Hiring or appointing a document control officer should be a task for top management and one that the food safety or quality manager needs to emphasize the importance of. Be cognizant of the fact that this would be a permanent appointment, not a temporary position. Document management will remain an ongoing task throughout the development process. The document control officer’s role is not to write the procedures but to manage the process of developing the necessary documents. He or she could be the quality manager, but that need not be the case. The document control officer could be someone from IT, but above all, must be someone who is organized and has computer skills. The document control officer should be responsible for:
- Ensuring all procedures and work instructions are created using the standard format;
- Ensuring documents are created by approved persons;
- Determining all new documents are reviewed and edited as needed;
- Tracking changes to existing documents;
- Tracking non-controlled documents;
- Maintaining a master log of all documents and records;
- Ensuring all new protocols and revisions have been properly reviewed and approved;
- Controlling distribution of new and/or revised documents and maintaining a record of distribution; and
- Collecting and destroying old documents and forms.
This is an ongoing task and not one that should be eliminated once the program is up and running.

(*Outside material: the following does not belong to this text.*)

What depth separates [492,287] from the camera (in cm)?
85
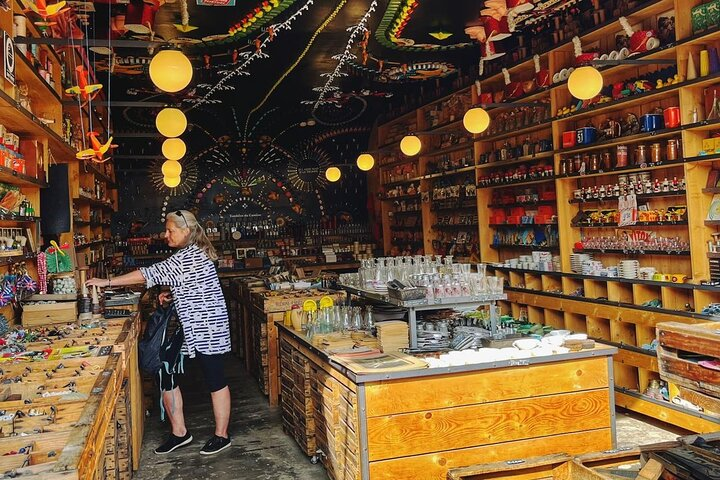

Food processors need to create a standard form to be used for all procedures and work instructions. Table 2 is an example of what might be adopted. The standard should also include either a header or footer to indicate the procedure number, the date it was adopted, who created the document, and whether it is an original document or has been revised. One element many processors fail to do when developing procedures is include corrective actions. If product safety is potentially compromised, the corrective action needs to address how that product will be handled. For example, calibration is an essential program for ensuring that monitoring devices are working properly. If an instrument such as a temperature monitoring device is found to be out-of-calibration, there is a chance product safety was compromised. The calibration procedure must address that concern.